**任务要求:** 将下列全部记录逐字照录，不得增删或改动任何内容。

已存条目
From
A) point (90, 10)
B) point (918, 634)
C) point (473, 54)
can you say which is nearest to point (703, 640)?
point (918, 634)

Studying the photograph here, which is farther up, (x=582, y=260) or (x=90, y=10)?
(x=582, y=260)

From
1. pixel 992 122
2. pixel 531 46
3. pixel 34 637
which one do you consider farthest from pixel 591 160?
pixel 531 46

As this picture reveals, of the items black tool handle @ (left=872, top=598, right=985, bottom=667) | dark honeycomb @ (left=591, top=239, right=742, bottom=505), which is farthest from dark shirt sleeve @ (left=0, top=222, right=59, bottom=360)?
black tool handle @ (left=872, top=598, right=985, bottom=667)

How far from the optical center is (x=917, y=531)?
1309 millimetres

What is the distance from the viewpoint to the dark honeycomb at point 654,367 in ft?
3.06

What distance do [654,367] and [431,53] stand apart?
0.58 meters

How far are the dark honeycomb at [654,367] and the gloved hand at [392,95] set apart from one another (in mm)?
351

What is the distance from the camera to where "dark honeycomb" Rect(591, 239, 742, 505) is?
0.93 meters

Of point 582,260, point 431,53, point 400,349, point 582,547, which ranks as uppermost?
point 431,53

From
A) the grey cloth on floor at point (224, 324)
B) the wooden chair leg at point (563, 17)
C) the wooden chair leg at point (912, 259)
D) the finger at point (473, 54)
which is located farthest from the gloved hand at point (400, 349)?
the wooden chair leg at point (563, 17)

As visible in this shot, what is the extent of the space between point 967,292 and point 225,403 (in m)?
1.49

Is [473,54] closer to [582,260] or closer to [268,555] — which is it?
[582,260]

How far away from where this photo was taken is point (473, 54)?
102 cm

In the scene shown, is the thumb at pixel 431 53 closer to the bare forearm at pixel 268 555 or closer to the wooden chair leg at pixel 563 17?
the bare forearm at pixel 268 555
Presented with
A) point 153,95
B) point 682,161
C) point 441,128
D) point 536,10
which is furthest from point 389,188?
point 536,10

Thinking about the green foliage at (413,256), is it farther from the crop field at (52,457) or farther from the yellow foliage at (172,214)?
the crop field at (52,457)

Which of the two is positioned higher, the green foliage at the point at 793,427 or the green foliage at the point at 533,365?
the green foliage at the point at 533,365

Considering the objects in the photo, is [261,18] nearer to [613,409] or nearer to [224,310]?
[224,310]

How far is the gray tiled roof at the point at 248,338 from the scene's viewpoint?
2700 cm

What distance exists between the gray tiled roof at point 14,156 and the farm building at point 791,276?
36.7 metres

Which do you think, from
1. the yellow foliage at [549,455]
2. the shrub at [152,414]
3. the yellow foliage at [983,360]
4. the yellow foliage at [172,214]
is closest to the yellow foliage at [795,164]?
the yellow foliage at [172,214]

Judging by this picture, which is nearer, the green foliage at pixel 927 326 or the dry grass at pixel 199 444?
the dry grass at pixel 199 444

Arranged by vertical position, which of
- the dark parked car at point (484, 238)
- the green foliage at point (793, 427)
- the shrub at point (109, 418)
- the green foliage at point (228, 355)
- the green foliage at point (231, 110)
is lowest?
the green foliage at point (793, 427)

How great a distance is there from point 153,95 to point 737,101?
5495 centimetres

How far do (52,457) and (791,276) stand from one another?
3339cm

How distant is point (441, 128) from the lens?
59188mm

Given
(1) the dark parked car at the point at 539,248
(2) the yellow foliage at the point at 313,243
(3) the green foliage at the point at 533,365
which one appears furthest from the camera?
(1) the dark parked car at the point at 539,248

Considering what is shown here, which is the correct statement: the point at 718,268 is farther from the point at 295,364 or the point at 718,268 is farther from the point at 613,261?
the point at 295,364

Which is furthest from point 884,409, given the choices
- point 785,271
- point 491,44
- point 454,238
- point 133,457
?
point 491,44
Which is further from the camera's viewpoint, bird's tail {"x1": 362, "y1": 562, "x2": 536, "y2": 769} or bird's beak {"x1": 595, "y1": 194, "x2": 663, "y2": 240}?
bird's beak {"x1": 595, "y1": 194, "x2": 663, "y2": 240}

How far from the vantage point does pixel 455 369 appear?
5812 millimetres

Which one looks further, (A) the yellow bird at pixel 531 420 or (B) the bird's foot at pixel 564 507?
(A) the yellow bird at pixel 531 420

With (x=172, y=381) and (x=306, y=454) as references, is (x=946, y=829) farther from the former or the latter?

**任务完成结果:**
From
A) point (90, 10)
B) point (918, 634)
C) point (473, 54)
can you say which is nearest to point (703, 640)?
point (918, 634)

Studying the photograph here, which is farther up, (x=582, y=260) or (x=90, y=10)?
(x=582, y=260)

From
1. pixel 992 122
2. pixel 531 46
3. pixel 34 637
which one do you consider farthest from pixel 591 160?
pixel 531 46

As this picture reveals, of the items black tool handle @ (left=872, top=598, right=985, bottom=667) | dark honeycomb @ (left=591, top=239, right=742, bottom=505), which is farthest from dark shirt sleeve @ (left=0, top=222, right=59, bottom=360)?
black tool handle @ (left=872, top=598, right=985, bottom=667)

How far from the optical center is (x=917, y=531)?
1309 millimetres

What is the distance from the viewpoint to the dark honeycomb at point 654,367 in ft?
3.06

What distance do [654,367] and [431,53] stand apart?
0.58 meters

How far are the dark honeycomb at [654,367] and the gloved hand at [392,95] set apart from one another (in mm)?
351

What is the distance from the camera to where "dark honeycomb" Rect(591, 239, 742, 505) is?
0.93 meters

Of point 582,260, point 431,53, point 400,349, point 582,547, which ranks as uppermost?
point 431,53

From
A) the grey cloth on floor at point (224, 324)
B) the wooden chair leg at point (563, 17)
C) the wooden chair leg at point (912, 259)
D) the finger at point (473, 54)
which is located farthest from the gloved hand at point (400, 349)?
the wooden chair leg at point (563, 17)

As visible in this shot, what is the extent of the space between point 967,292 and point 225,403 (in m)?
1.49

Is [473,54] closer to [582,260] or closer to [268,555] — which is it?
[582,260]

How far away from where this photo was taken is point (473, 54)?
102 cm

In the scene shown, is the thumb at pixel 431 53 closer to the bare forearm at pixel 268 555 or closer to the wooden chair leg at pixel 563 17?
the bare forearm at pixel 268 555
Presented with
A) point 153,95
B) point 682,161
C) point 441,128
D) point 536,10
which is furthest from point 389,188?
point 536,10

Thinking about the green foliage at (413,256), is it farther from the crop field at (52,457) or farther from the yellow foliage at (172,214)?
the crop field at (52,457)

Which of the two is positioned higher, the green foliage at the point at 793,427 or the green foliage at the point at 533,365?
the green foliage at the point at 533,365

Considering the objects in the photo, is [261,18] nearer to [613,409] or nearer to [224,310]?
[224,310]

How far is the gray tiled roof at the point at 248,338 from the scene's viewpoint?
2700 cm

What distance exists between the gray tiled roof at point 14,156 and the farm building at point 791,276?
36.7 metres

Which do you think, from
1. the yellow foliage at [549,455]
2. the shrub at [152,414]
3. the yellow foliage at [983,360]
4. the yellow foliage at [172,214]
is closest to the yellow foliage at [795,164]?
the yellow foliage at [172,214]

Judging by this picture, which is nearer, the green foliage at pixel 927 326 or the dry grass at pixel 199 444?
the dry grass at pixel 199 444

Arranged by vertical position, which of
- the dark parked car at point (484, 238)
- the green foliage at point (793, 427)
- the shrub at point (109, 418)
- the green foliage at point (228, 355)
- the green foliage at point (231, 110)
is lowest?
the green foliage at point (793, 427)

How great a distance is there from point 153,95 to point 737,101?
5495 centimetres

How far do (52,457) and (791,276) stand from one another?
3339cm

How distant is point (441, 128) from the lens?
59188mm

Given
(1) the dark parked car at the point at 539,248
(2) the yellow foliage at the point at 313,243
(3) the green foliage at the point at 533,365
which one appears furthest from the camera?
(1) the dark parked car at the point at 539,248

Considering what is shown here, which is the correct statement: the point at 718,268 is farther from the point at 295,364 or the point at 718,268 is farther from the point at 613,261?
the point at 295,364

Which is furthest from point 884,409, given the choices
- point 785,271
- point 491,44
- point 454,238
- point 133,457
?
point 491,44
Which is further from the camera's viewpoint, bird's tail {"x1": 362, "y1": 562, "x2": 536, "y2": 769} or bird's beak {"x1": 595, "y1": 194, "x2": 663, "y2": 240}?
bird's beak {"x1": 595, "y1": 194, "x2": 663, "y2": 240}

How far from the vantage point does pixel 455 369 appear?
5812 millimetres

Which one looks further, (A) the yellow bird at pixel 531 420 or (B) the bird's foot at pixel 564 507?
(A) the yellow bird at pixel 531 420

With (x=172, y=381) and (x=306, y=454) as references, is (x=946, y=829) farther from the former or the latter?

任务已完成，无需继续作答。